## GIVEN PROBLEM
Reproduce each of the following rows word for word, without any changes.

## SUPPLIED MATERIAL
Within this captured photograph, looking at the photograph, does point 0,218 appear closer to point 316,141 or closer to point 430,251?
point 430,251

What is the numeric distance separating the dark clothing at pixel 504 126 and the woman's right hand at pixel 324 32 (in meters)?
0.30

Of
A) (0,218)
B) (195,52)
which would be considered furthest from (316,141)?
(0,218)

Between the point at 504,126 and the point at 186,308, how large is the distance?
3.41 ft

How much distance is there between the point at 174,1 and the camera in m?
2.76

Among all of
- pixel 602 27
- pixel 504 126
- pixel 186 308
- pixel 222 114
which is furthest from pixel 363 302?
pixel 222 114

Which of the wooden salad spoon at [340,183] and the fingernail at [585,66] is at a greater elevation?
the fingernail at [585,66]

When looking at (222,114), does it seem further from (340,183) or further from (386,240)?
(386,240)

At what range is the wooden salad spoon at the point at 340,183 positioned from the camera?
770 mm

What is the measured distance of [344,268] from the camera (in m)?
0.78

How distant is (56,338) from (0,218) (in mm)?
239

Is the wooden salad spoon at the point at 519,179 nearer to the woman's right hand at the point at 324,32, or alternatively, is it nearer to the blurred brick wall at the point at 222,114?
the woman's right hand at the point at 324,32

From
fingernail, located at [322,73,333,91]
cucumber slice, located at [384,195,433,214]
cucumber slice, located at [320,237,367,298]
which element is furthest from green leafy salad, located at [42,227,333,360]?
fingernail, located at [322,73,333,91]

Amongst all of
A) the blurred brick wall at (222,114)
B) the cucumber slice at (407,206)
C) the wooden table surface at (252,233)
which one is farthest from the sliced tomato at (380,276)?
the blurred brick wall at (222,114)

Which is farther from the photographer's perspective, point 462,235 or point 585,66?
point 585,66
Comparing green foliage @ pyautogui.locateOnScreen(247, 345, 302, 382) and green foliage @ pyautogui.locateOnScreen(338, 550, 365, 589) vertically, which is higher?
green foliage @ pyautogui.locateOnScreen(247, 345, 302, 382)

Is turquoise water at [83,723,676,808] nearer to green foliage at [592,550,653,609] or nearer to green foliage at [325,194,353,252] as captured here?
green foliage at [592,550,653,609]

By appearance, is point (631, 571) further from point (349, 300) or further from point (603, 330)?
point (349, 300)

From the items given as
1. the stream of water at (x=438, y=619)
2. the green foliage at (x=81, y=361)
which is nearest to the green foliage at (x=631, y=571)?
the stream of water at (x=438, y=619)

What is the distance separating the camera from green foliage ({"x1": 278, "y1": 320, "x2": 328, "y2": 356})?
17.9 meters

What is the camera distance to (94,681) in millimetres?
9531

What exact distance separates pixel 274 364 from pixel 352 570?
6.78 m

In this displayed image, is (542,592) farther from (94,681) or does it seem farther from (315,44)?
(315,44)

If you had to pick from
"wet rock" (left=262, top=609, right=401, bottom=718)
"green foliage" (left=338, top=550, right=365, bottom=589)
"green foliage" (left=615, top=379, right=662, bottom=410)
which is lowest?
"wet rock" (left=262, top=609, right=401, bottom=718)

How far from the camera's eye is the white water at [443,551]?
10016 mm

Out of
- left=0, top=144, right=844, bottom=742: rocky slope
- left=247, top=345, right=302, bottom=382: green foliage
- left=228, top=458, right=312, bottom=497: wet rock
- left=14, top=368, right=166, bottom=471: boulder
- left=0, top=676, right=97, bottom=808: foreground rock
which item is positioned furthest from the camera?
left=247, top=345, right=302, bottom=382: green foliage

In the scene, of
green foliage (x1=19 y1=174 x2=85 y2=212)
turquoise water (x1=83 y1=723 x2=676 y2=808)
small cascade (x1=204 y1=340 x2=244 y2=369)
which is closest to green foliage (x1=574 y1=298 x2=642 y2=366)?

## COMPLETE OUTPUT
Within this captured photograph, looking at the photograph, does point 0,218 appear closer to point 316,141 or closer to point 430,251?
point 430,251

What is the numeric distance separating the dark clothing at pixel 504 126 and the woman's right hand at pixel 324 32 (in meters)?
0.30

Of
A) (0,218)
B) (195,52)
which would be considered furthest from (316,141)?
(0,218)

Between the point at 504,126 and the point at 186,308, how large is the distance?
3.41 ft

How much distance is there between the point at 174,1 and the camera in m?
2.76

Among all of
- pixel 602 27
- pixel 504 126
- pixel 186 308
- pixel 222 114
which is furthest from pixel 363 302?
pixel 222 114

Which of the wooden salad spoon at [340,183] and the fingernail at [585,66] is at a greater elevation?
the fingernail at [585,66]

When looking at (222,114), does it seem further from (340,183) or further from (386,240)?
(386,240)

At what range is the wooden salad spoon at the point at 340,183 positioned from the camera?
770 mm

What is the measured distance of [344,268] from the camera (in m)?
0.78

How distant is (56,338) from (0,218) (in mm)?
239

Is the wooden salad spoon at the point at 519,179 nearer to the woman's right hand at the point at 324,32, or alternatively, is it nearer to the blurred brick wall at the point at 222,114?
the woman's right hand at the point at 324,32

From
fingernail, located at [322,73,333,91]
cucumber slice, located at [384,195,433,214]
cucumber slice, located at [320,237,367,298]
which element is furthest from green leafy salad, located at [42,227,333,360]?
fingernail, located at [322,73,333,91]

Amongst all of
A) the blurred brick wall at (222,114)
B) the cucumber slice at (407,206)
C) the wooden table surface at (252,233)
which one is farthest from the sliced tomato at (380,276)?
the blurred brick wall at (222,114)

Which is farther from the photographer's perspective, point 462,235 or point 585,66?
point 585,66
Comparing green foliage @ pyautogui.locateOnScreen(247, 345, 302, 382) and green foliage @ pyautogui.locateOnScreen(338, 550, 365, 589) vertically, which is higher?
green foliage @ pyautogui.locateOnScreen(247, 345, 302, 382)

Is turquoise water at [83,723,676,808] nearer to green foliage at [592,550,653,609] or nearer to green foliage at [325,194,353,252] as captured here?
green foliage at [592,550,653,609]

By appearance, is point (631, 571) further from point (349, 300) or further from point (603, 330)?
point (349, 300)

From the items given as
1. the stream of water at (x=438, y=619)
2. the green foliage at (x=81, y=361)
which is nearest to the green foliage at (x=631, y=571)?
the stream of water at (x=438, y=619)

What is the distance separating the camera from green foliage ({"x1": 278, "y1": 320, "x2": 328, "y2": 356})?
17.9 meters

What is the camera distance to (94,681) in millimetres?
9531

What exact distance separates pixel 274 364 from pixel 352 570?
6.78 m

In this displayed image, is (542,592) farther from (94,681) or does it seem farther from (315,44)?
(315,44)

If you had to pick from
"wet rock" (left=262, top=609, right=401, bottom=718)
"green foliage" (left=338, top=550, right=365, bottom=589)
"green foliage" (left=615, top=379, right=662, bottom=410)
which is lowest?
"wet rock" (left=262, top=609, right=401, bottom=718)

How far from the camera's eye is the white water at [443,551]?
10016 mm

Out of
- left=0, top=144, right=844, bottom=742: rocky slope
- left=247, top=345, right=302, bottom=382: green foliage
- left=228, top=458, right=312, bottom=497: wet rock
- left=14, top=368, right=166, bottom=471: boulder
- left=0, top=676, right=97, bottom=808: foreground rock
which item is positioned furthest from the camera?
left=247, top=345, right=302, bottom=382: green foliage

In the scene, of
green foliage (x1=19 y1=174 x2=85 y2=212)
turquoise water (x1=83 y1=723 x2=676 y2=808)
small cascade (x1=204 y1=340 x2=244 y2=369)
which is closest to green foliage (x1=574 y1=298 x2=642 y2=366)?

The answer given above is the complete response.